Create interfaces when you genuinely need polymorphism: multiple implementations, test doubles for expensive resources, or a dependency inversion boundary between layers. If you have one implementation and no plans for a second, skip the interface.
When to add an interface
Use this test: "Would I ever want a second implementation?" If the answer is "yes, for testing" (databases, HTTP clients, file systems), add the interface. If the answer is "no, this is just internal logic," skip it. You can always extract an interface later when the need arises.
Test Your Understanding
Quick Recap
- Coupling measures dependencies between modules; cohesion measures focus within a module. The target is always low coupling with high cohesion.

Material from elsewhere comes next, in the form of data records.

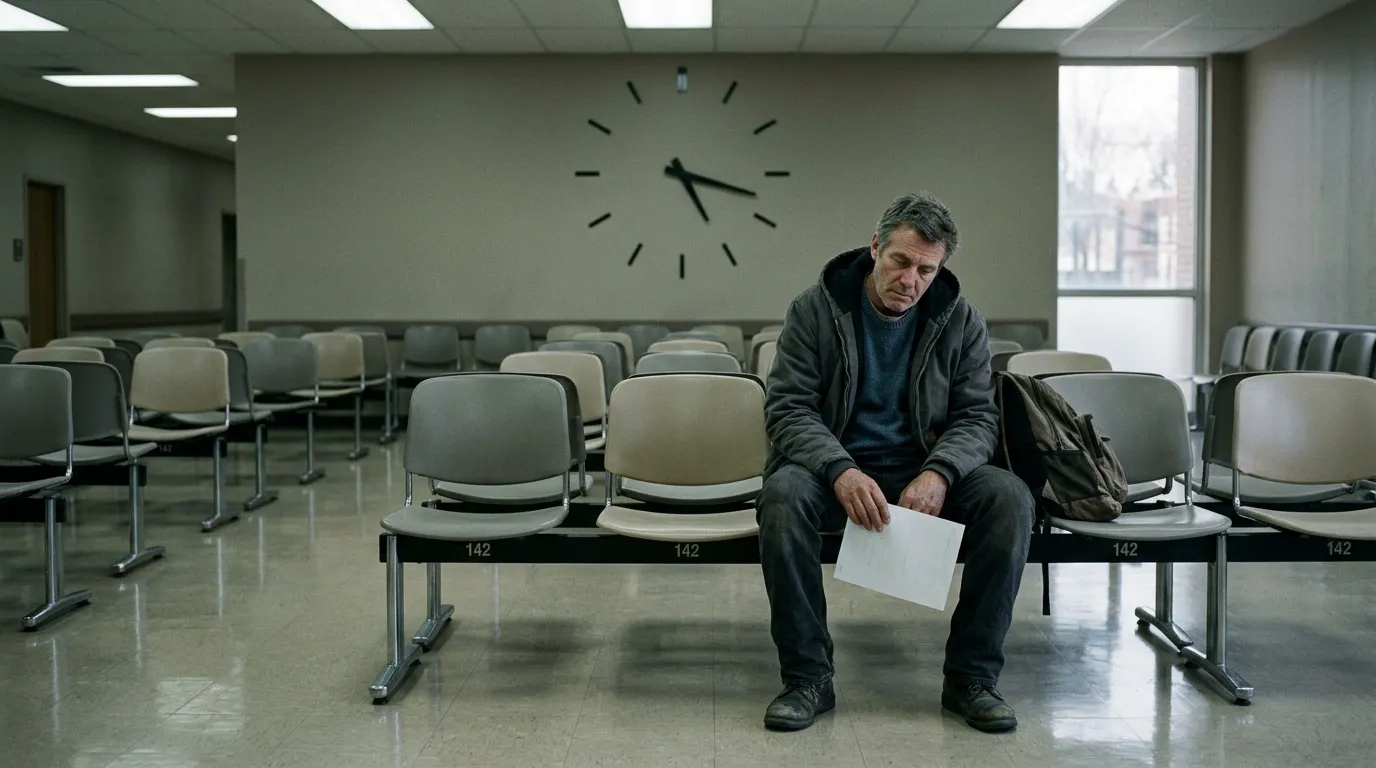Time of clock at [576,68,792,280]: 5:17
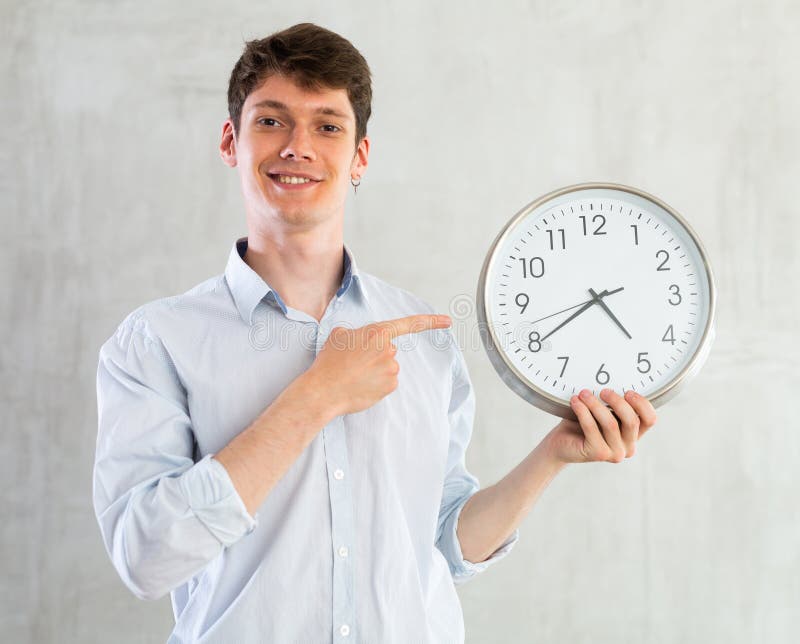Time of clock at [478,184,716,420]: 4:39
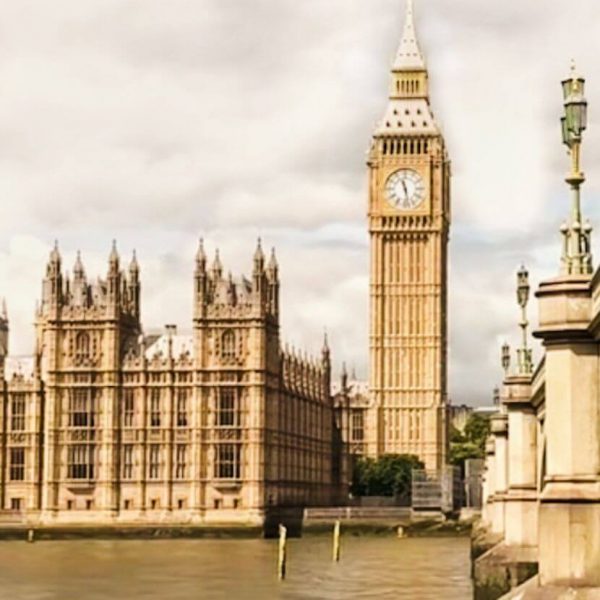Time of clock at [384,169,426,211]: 11:28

- Coupling ranges from content coupling (worst, modifying another module's internals) to message coupling (best, async communication with no direct call).
- Cohesion ranges from coincidental (worst, random methods in a Util class) to functional (best, every element serves one purpose).
- Low coupling and high cohesion reinforce each other: focused modules naturally need fewer dependencies.
- Measure coupling with fan-in (who depends on me) and fan-out (who do I depend on). A fan-out above 10 is a red flag.
- The most common coupling mistake is shared mutable state, which creates invisible dependencies that do not appear in import graphs but cause runtime failures.
- The most common cohesion mistake is the "Util" class, which is a dumping ground of coincidental cohesion. Move each method to the class that owns that concern.